Fuel still belongs in the acquisition model
Acquisition decisions should include fuel, but the fuel basis for last-mile cargo vans is gasoline, not diesel, unless the fleet is specifically buying diesel Sprinters or other diesel units. As of June 28, 2026, the U.S. Energy Information Administration (EIA) gasoline figure provided for last-mile modeling is $4.048 per gallon. For a gasoline van, fuel volatility changes the monthly route cushion and therefore how much fixed payment the route can safely carry.

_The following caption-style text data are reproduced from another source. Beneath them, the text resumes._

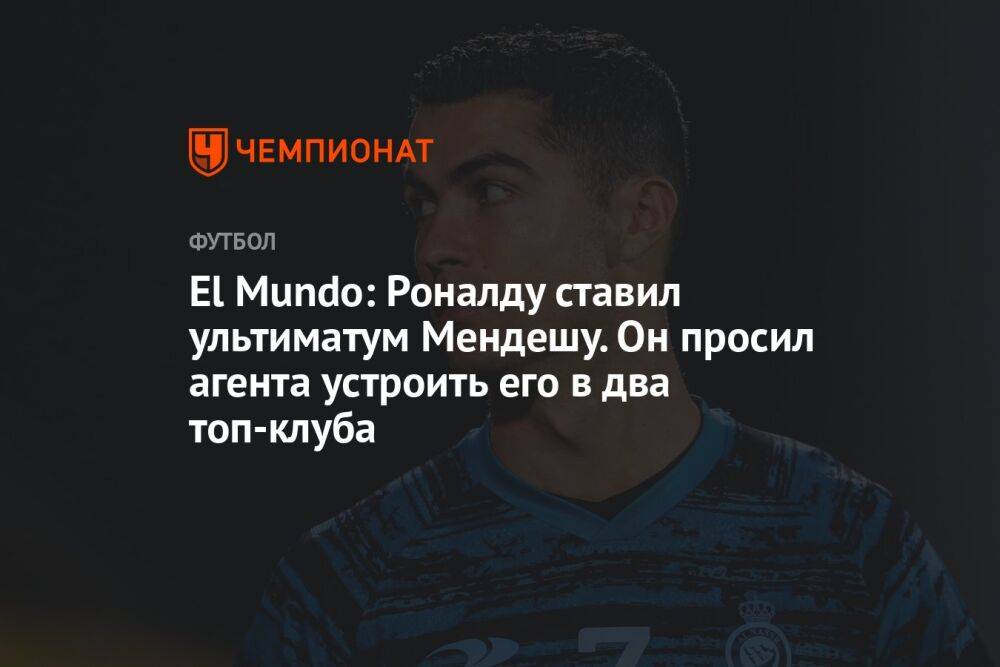 El Mundo: Роналду ставил ультиматум Мендешу. Он просил агента устроить его в два топ-клуба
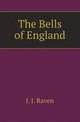 The Bells of England, J. J. Raven 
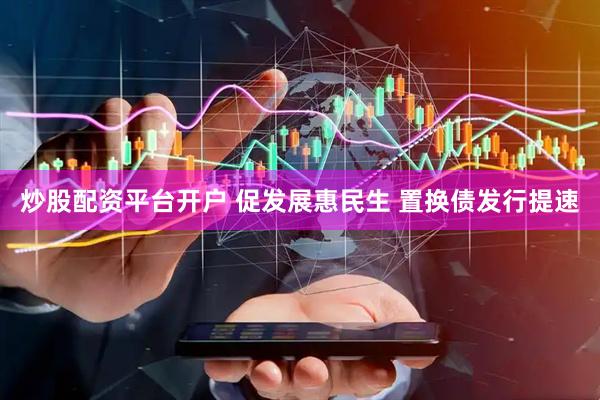 炒股配资平台开户 促发展惠民生 置换债发行提速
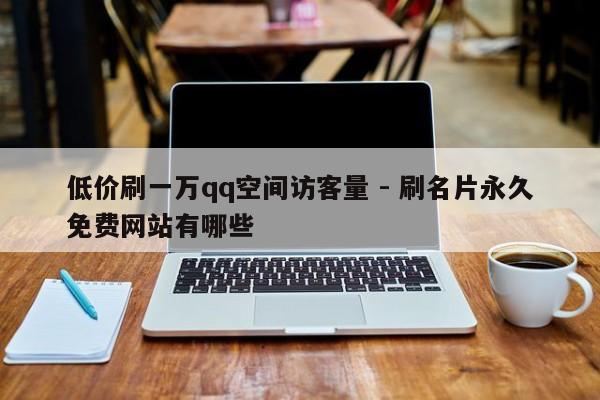 低价刷一万qq空间访客量 - 刷名片永久免费网站有哪些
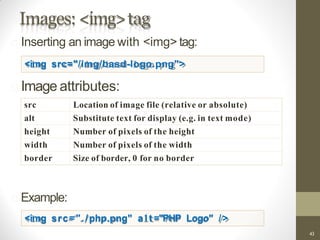 Images: <img>tag
src Location of image file (relative or absolute)
alt Substitute text for display (e.g. in text mode)
height Number of pixels of the height
width Number of pixels of the width
border Size of border, 0 for no border
Inserting an image with <img> tag:
<img src="/img/basd-logo.png">
Image attributes:
Example:
<img src="./php.png" a l t ="PHP Logo" />
43
 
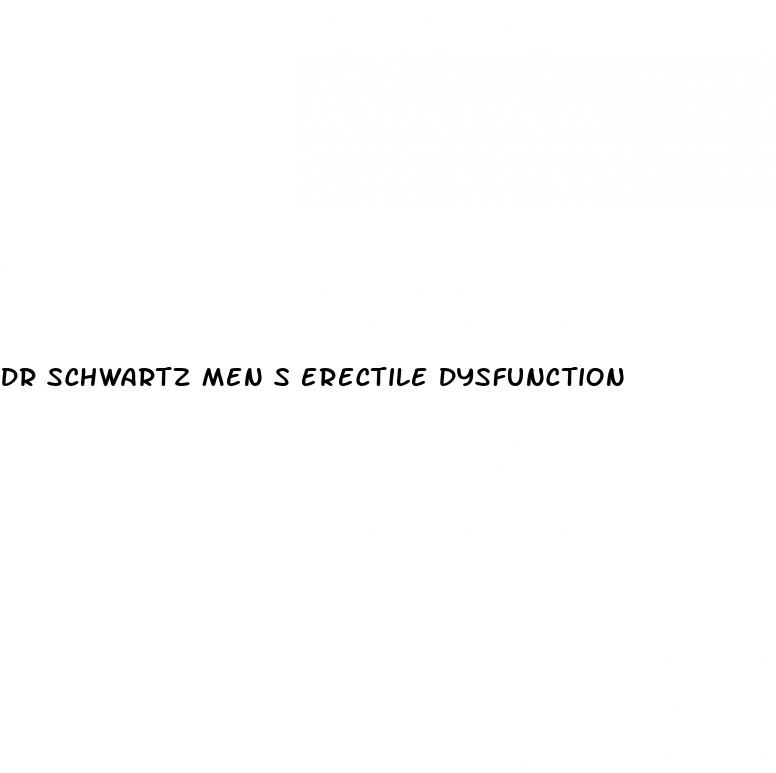 dr schwartz men s erectile dysfunction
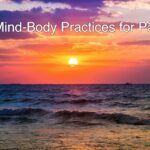 Mind-Body Practices for Pain Mind-Body Practices for Pain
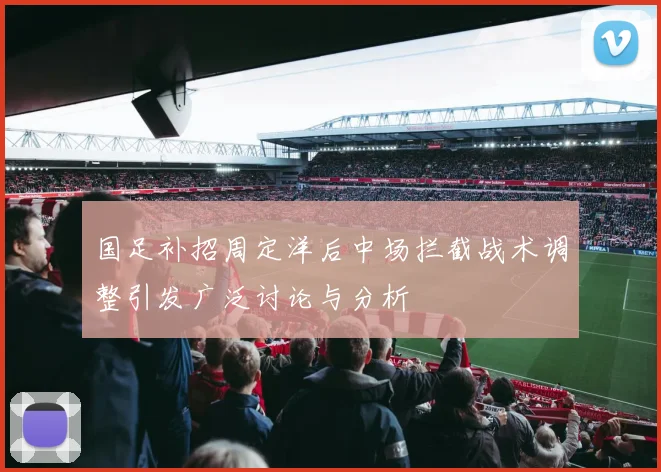 国足补招周定洋后中场拦截战术调整引发广泛讨论与分析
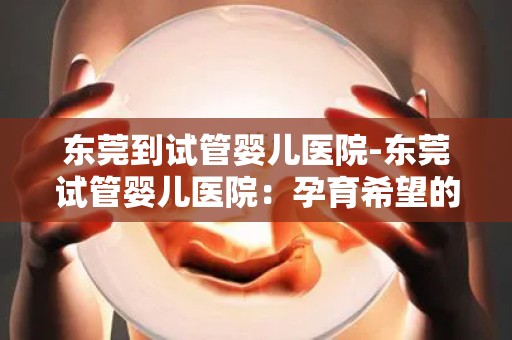 东莞到试管婴儿医院-东莞试管婴儿医院：孕育希望的新起点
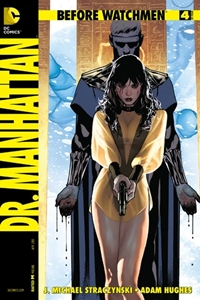 Before Watchmen: Dr. Manhattan Vol.1 #4
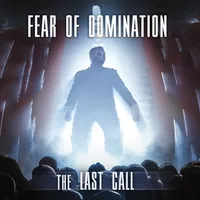 The Last Call - Fear of Domination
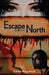 Escape to the North by Carlos Hugo Rojas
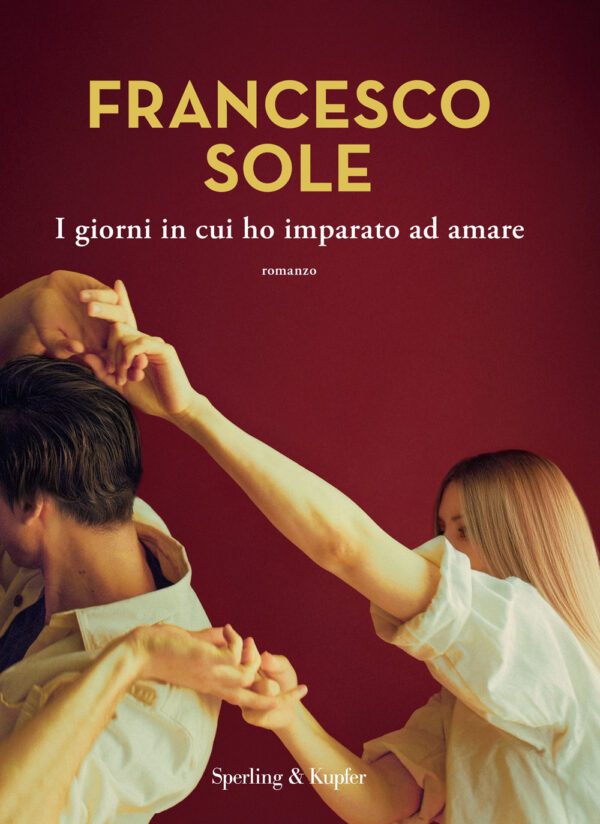 Libro giorni in cui ho imparato ad amare di Francesco Sole - ean 9788820083618 - Sperling & Kupfer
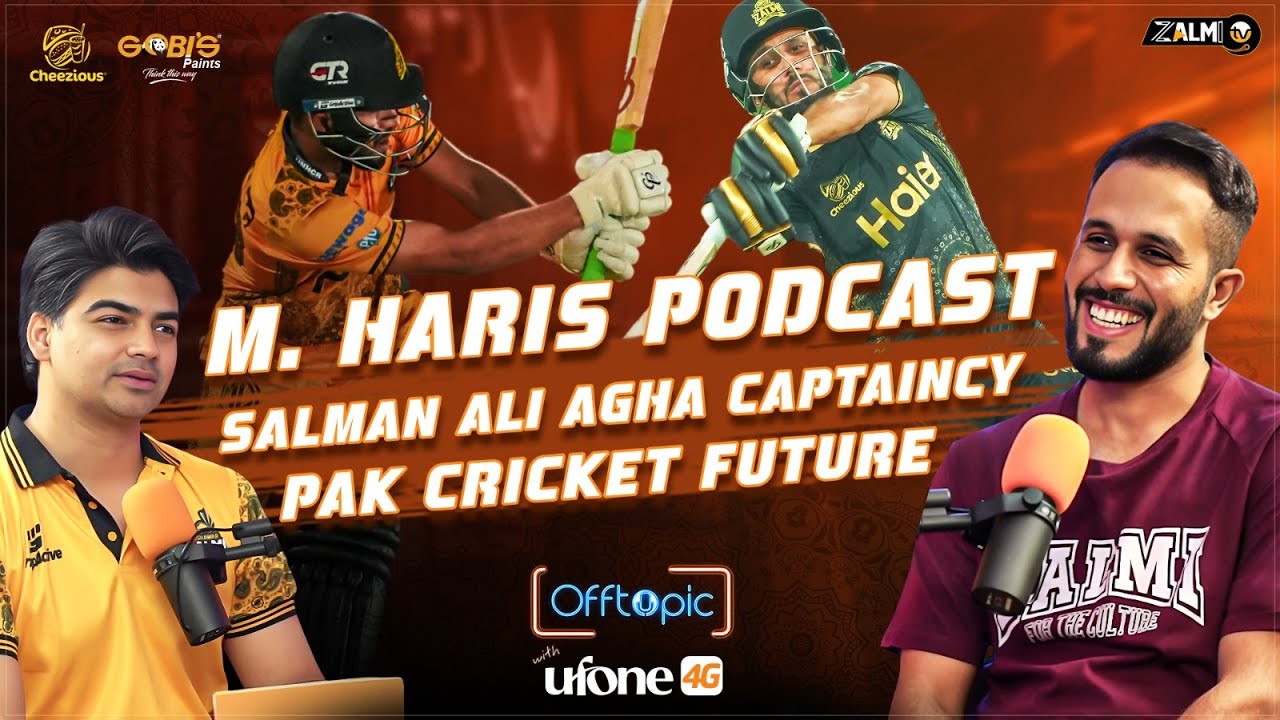 M. Haris on Salman Agha Captaincy | PAK Cricket Future | Off Topic Zalmi Podcast | Ufone 4G Zalmi TV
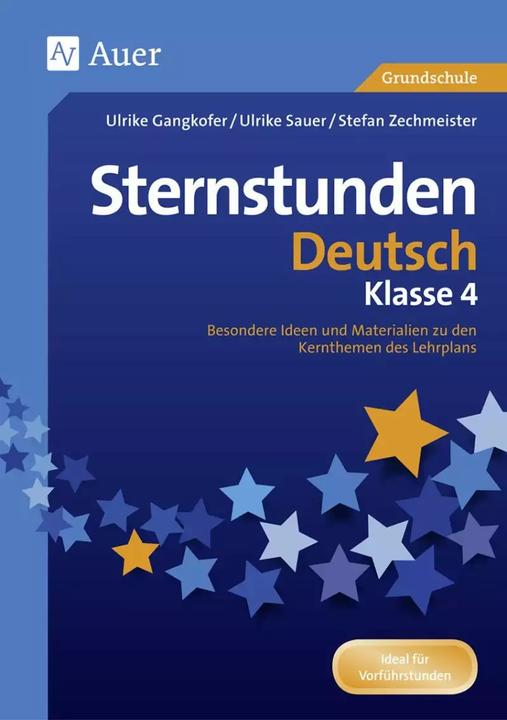 Produktbild Sternstunden Deutsch - Klasse 4 (Deutsch, Ulrike Gangkofer, Ulrike Sauer, Stefan Zechmeister, 2017)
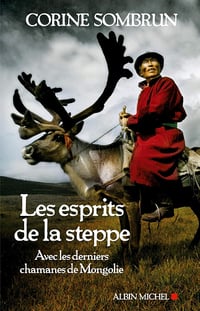 Les Esprits de la steppe : Avec les derniers chamanes de Mongolie - Corine Sombrun (2012)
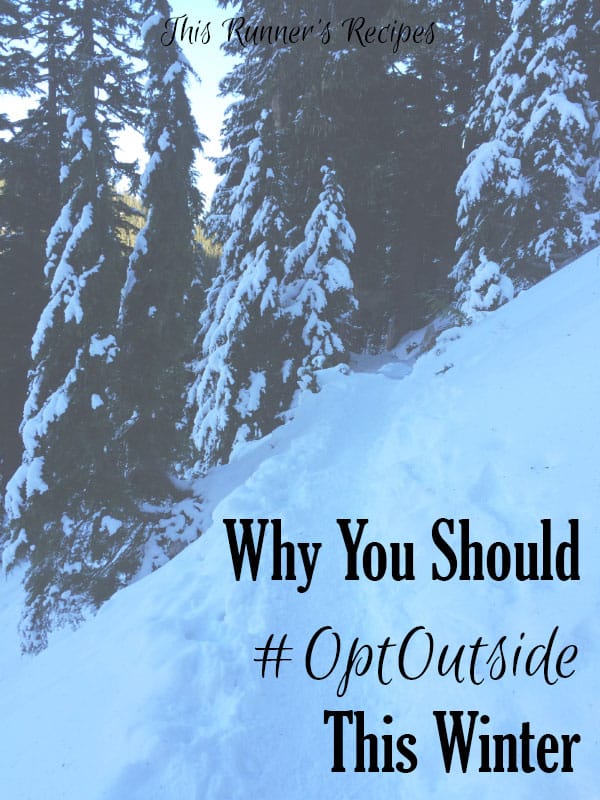 Why You Should Opt Outside This Winter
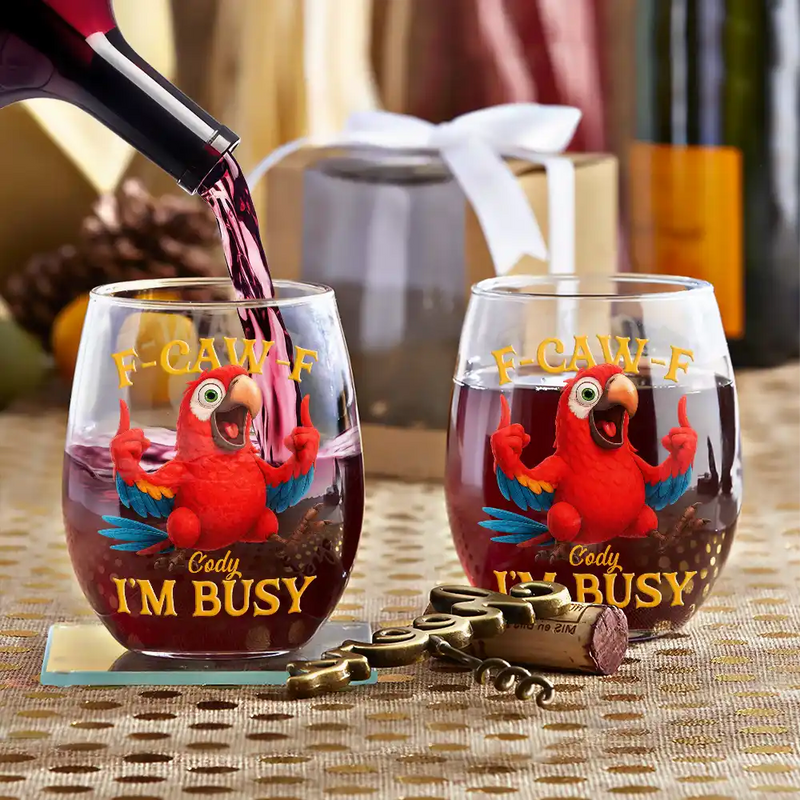 3D Effect Funny Chicken F-CAW-F I'm Busy - Personalized Stemless Wine Glass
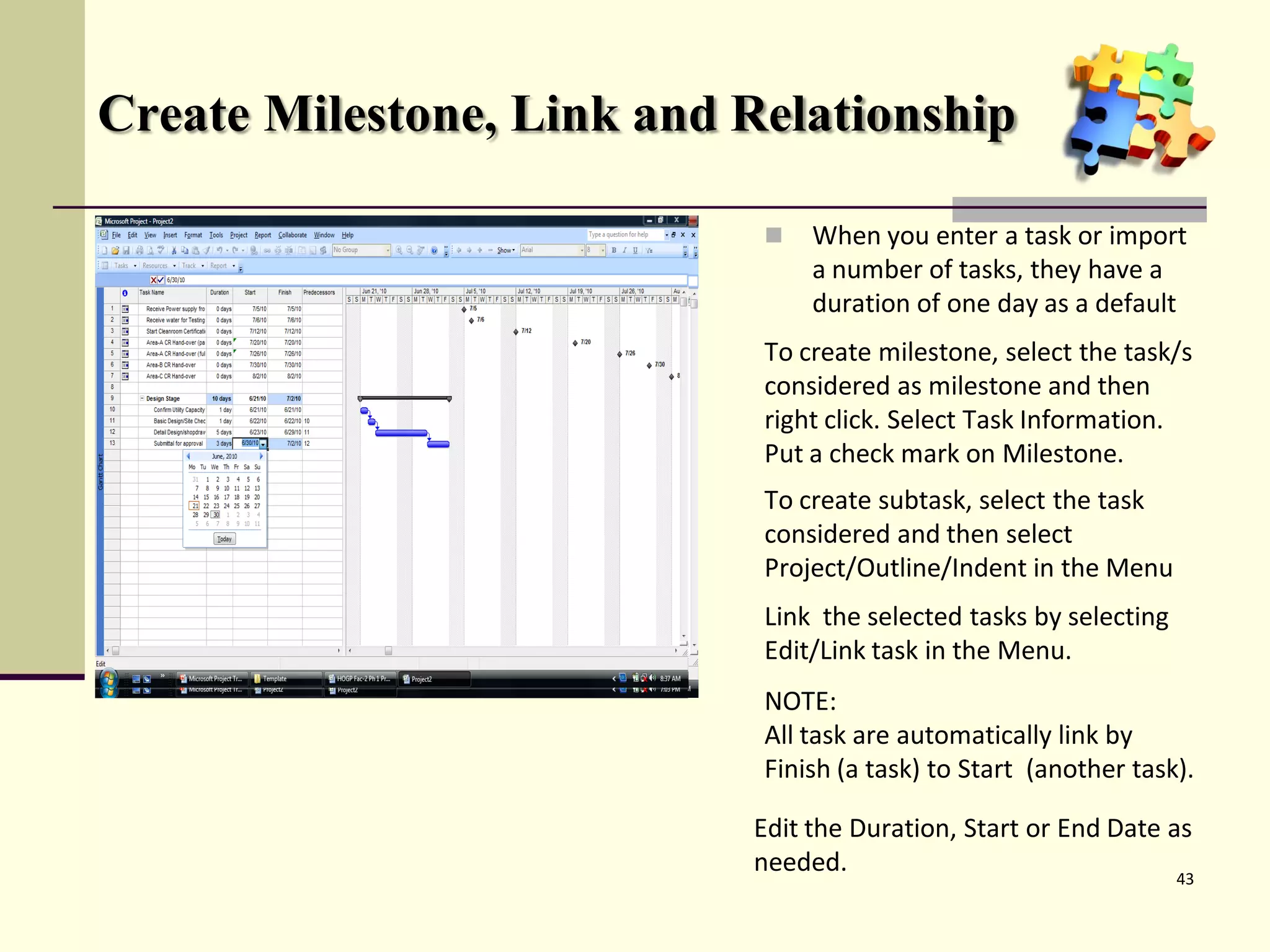 Create Milestone, Link and Relationship
 When you enter a task or import
a number of tasks, they have a
duration of one day as a default
To create milestone, select the task/s
considered as milestone and then
right click. Select Task Information.
Put a check mark on Milestone.
To create subtask, select the task
considered and then select
Project/Outline/Indent in the Menu
Link the selected tasks by selecting
Edit/Link task in the Menu.
NOTE:
All task are automatically link by
Finish (a task) to Start (another task).
43
Edit the Duration, Start or End Date as
needed.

Do not use diesel as a shortcut for delivery-van economics. A gasoline ProMaster, Transit, gas Sprinter, or step-van route should be modeled on gasoline. If a proposed finance deal only works when fuel is understated, the van is too expensive for that route.
The operator playbook
The practical move is to build a one-page van acquisition scorecard before approving the next unit. Include selling price, down payment, rate, term, expected monthly payment, upfit cost, insurance, maintenance reserve, gasoline at the EIA price, expected monthly miles, and disposal assumption. Run three cases: base volume, soft volume, and peak volume.
Then choose the structure that matches the job. Lease vans for known-duration work where mileage and condition can be controlled. Finance vans for stable routes where the fleet can maintain the asset and benefit from the residual. Delay or rent when the volume case is speculative.
In this rate environment, the cheapest-looking van is not always the lowest-risk van. The winning decision is the one that keeps cash available, protects resale value, and avoids locking a marginal route into years of fixed payments.